Он вернулся в Багдад в мае. 29 числа, в день рождения короля, город надеялся, что верховный комиссар объявит об окончании военного режима, даже если это окончание не будет немедленным. Он ничего не мог сказать и ничего не сказал. Он укрепил правительственные силы некоторыми административными мерами, попытался добиться от Лондона включения Мосула в Ирак. Напрасно.[554]

Через несколько дней иракские офицеры, которые служили в штабе Дамаска, написали генералу Клейтону: «Суровость английских чиновников в Ираке начинает отдалять их от населения; если англо-французская декларация имеет какой-то смысл, им пора изменить свое поведение». Хотя письмо было подписано главными высшими офицерами, его приписывали Фейсалу. Уже в январе эти офицеры подчеркнули, что англо-французская декларация подразумевала, «что никакая часть Ирака не останется подчиненной иностранному господству». Уилсон считал их обманщиками, но Лоуренс знал, что за ними стоял не Фейсал, а сила, более значительная в Багдаде, чем эмир — «Ахад».
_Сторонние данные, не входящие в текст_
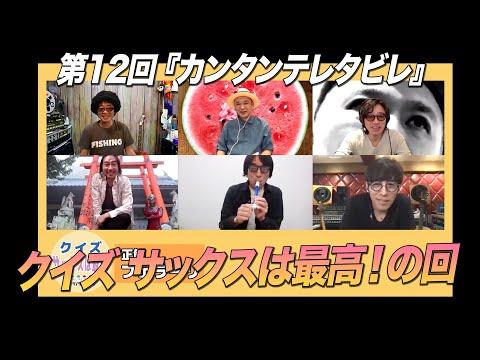 ゲスト:カーリングシトーンズ / 第12回 クイズ・サックスは最高!の回『カンタンテレタビレ』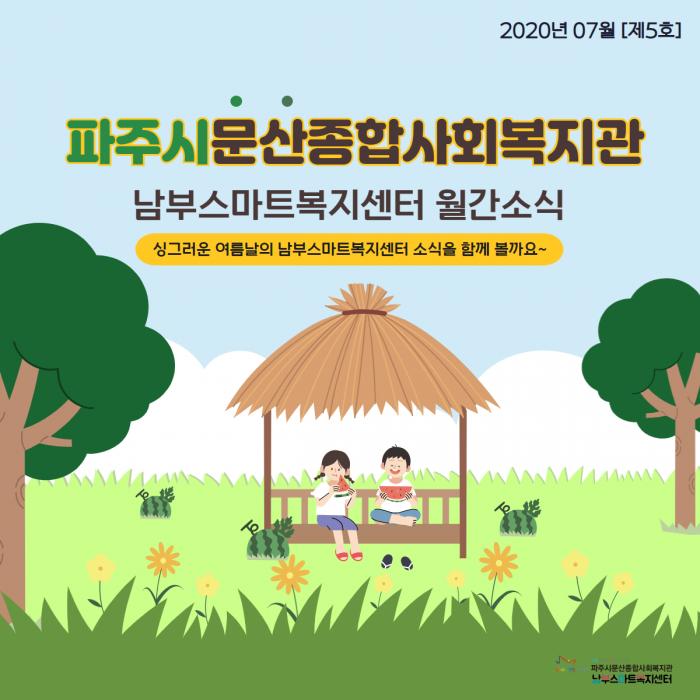 [남부스마트복지센터] 남부 월간소식 2020년 7월(제5호) 발행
Эти офицеры плохо информированы, без обиняков ответил Уилсон Лондону: пусть они придут и все увидят сами. Что они увидели? Подготовку провинциальных ассамблей. Они требовали независимости, им предлагали стать генеральными советниками. Один из главных офицеров, которого приняли в Багдаде как подчиненного чиновника, когда он считал, что был вызван как советник, вернулся в Дамаск; а Уилсон подчеркнул, что арабы сами не знают, чего хотят. Министерство иностранных дел вежливо ответило, что изучает «возможность участия арабов, совместимого с военной оккупацией». «Ахад» не хотел ничего подобного; он хотел окончания оккупации. Ни прибытие в Багдад пятисот пятидесяти жен англо-индийских военных и чиновников, ни установление твердой модели культуры хлопководства не сулили ему этого.

В июле офицеры из Дамаска, переодетые бедуинами, оказались в Месопотамии. «Настроения, — сказали они, вернувшись, — благоприятствуют вооруженному восстанию». Иракцы не могли понять, почему они были не только колонизированы, несмотря на повторные обещания властей, но и подчинены оккупационному режиму, в то время как Дамаск был свободным. «Всякий культурный араб в Месопотамии принадлежит к одному из тайных обществ», — гласил рапорт полиции, направленный в Лондон 9 июля.

Верховный комиссар верил, что его поддержат племена и крупные собственники. Однако племена севера Евфрата имели более тесную связь с Алеппо и Дамаском, чем с городами Ирака; поэтому были под воздействием шерифской пропаганды. Племена Среднего Евфрата, шииты, проникшиеся религиозным национализмом святых городов, Неджеда и Кербелы, были невосприимчивы к любому английскому влиянию. От севера до юга племена были еще более труднодоступны, чем для сбора налогов; они так ненавидели большую часть своих шейхов — назначенных во время войны англичанами — что часто были не столько против англичан, сколько против шейхов, которые защищали англичан. Они были вооружены — их вооружал Дамаск и турки — и знали свою силу со времен Восстания. Шиитские религиозные сановники хотели — безнадежно — теократии; и религиозная агитация, которую они вели, сама по себе ориентировалась на национальное мусульманское государство, которого требовали арабы свободных профессий (у адвокатов, врачей и офицеров Ирака было много общего — они учились в Константинополе и уже встречались с Западом), настолько отличающиеся от них, что Арнольд Уилсон не хотел из-за этого придавать им значение. В течение лета две мусульманские секты, соединенные членами-националистами, бок о бок исполняли церемонии, впервые после появления шиизма… Самый высокий шиитский сановник — субсидируемый англичанами — собирался умирать, и ему наследовал националист. Наконец, крупных собственников верховный комиссар признавал меньше, потому что считал их администрацией достаточно твердой и порядочной, чтобы она часто не была навязчивой. Единственный класс, который правительство пока что находило полезным себе, был класс феллахов[555]; но они предпочитали еще более жалкие условия жизни под правлением арабского короля — и они не участвовали в боевых действиях.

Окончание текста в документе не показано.